● PASSAGE GIVEN
....

The “food fight in the New England Power Pool”—recently cited as emblematic of “our broken capacity markets” (Larry Kellerman, “Mending Our Broken Capacity Markets,” Public Utilities Fortnightly, June 2006)—appears to have been quelled.
New England’s innovative approach, dubbed the Forward Capacity Market (FCM) in the Devon Power settlement (FERC Docket No. ER03-563-055, approved June 16, 2006), was probably unavailable when Larry Kellerman made his observations in these pages, but it promises to confer new vitality on competitive markets. When fully implemented, the FCM should ensure the right amount of capacity at the right time and the right place, without instituting Kellerman’s proposal for a “planned, organized, long-term capacity acquisition model,” which sounds suspiciously like a return to the traditional regulatory model.
Although much work remains before all its benefits will be realized, the FCM satisfies the criteria for a capacity system that works, while avoiding the need for the centralized planning and control that Kellerman appears to advocate.
Samuel Insull’s 1902 investment in a large, unproven General Electric steam turbine—the jumping-off point for Kellerman’s thesis on the high cost of power created by economic exposure to risky investments—certainly entailed a degree of technological and financial risk. In that era, there was no “regulatory bargain” that ensured the fledgling Chicago Edison an uninterrupted return on its capital or protection from competition. Indeed, this was the short-lived reign of “distributed generation,” when central stations still were proving their worth. Precisely because he faced actual or potential competition, however, Insull managed that risk without the help of a centralized planning apparatus to dictate new capacity additions or price. Indeed, despite the risks, Insull found ways to match supply to demand, increase generators’ capacity factors, and lower costs from 20 cents/kW-hour in 1892 to 2.5 cents by 1909.
New England continues to place confidence in the innovation of generators seeking to maximize their profits within a reasonably contestable market, thereby producing the lowest cost for electricity customers. Adopting the crucial characteristics of Bidwell’s “reliability options” (see “Reliability Options: A Market-Oriented Approach to Long-Term Adequacy,” The Electricity Journal, June 2005), the FCM will pay for only the amount of capacity necessary to ensure reliability. Its three-year-forward auction, coupled with a five-year commitment period for new or substantially refurbished capacity, will permit new entrants to compete effectively with existing generation. The declining clock auction should set stable capacity prices at the long-term net cost of new entry, thus providing sufficient certainty to attract capital at relatively low cost. By paying the net cost of new entry— capital and operating costs less energy and ancillary services revenues—the FCM will encourage an efficient mix of resources, i.e., demand response, peaking, intermediate, and base-load units.

....

● DATASET EXTRACT
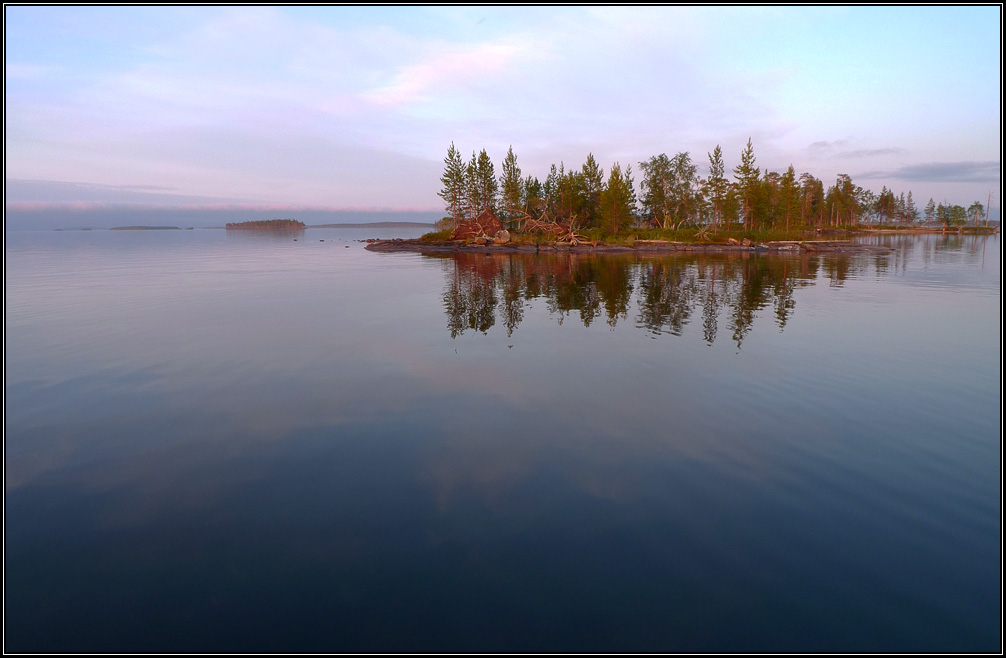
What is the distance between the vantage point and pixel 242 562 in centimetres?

....

● REQUEST
Quote the stretch of the piece on New England's Forward Capacity Market from "New England’s innovative" through "traditional regulatory model.".

● SOLUTION TO THE PROBLEM
New England’s innovative approach, dubbed the Forward Capacity Market (FCM) in the Devon Power settlement (FERC Docket No. ER03-563-055, approved June 16, 2006), was probably unavailable when Larry Kellerman made his observations in these pages, but it promises to confer new vitality on competitive markets. When fully implemented, the FCM should ensure the right amount of capacity at the right time and the right place, without instituting Kellerman’s proposal for a “planned, organized, long-term capacity acquisition model,” which sounds suspiciously like a return to the traditional regulatory model.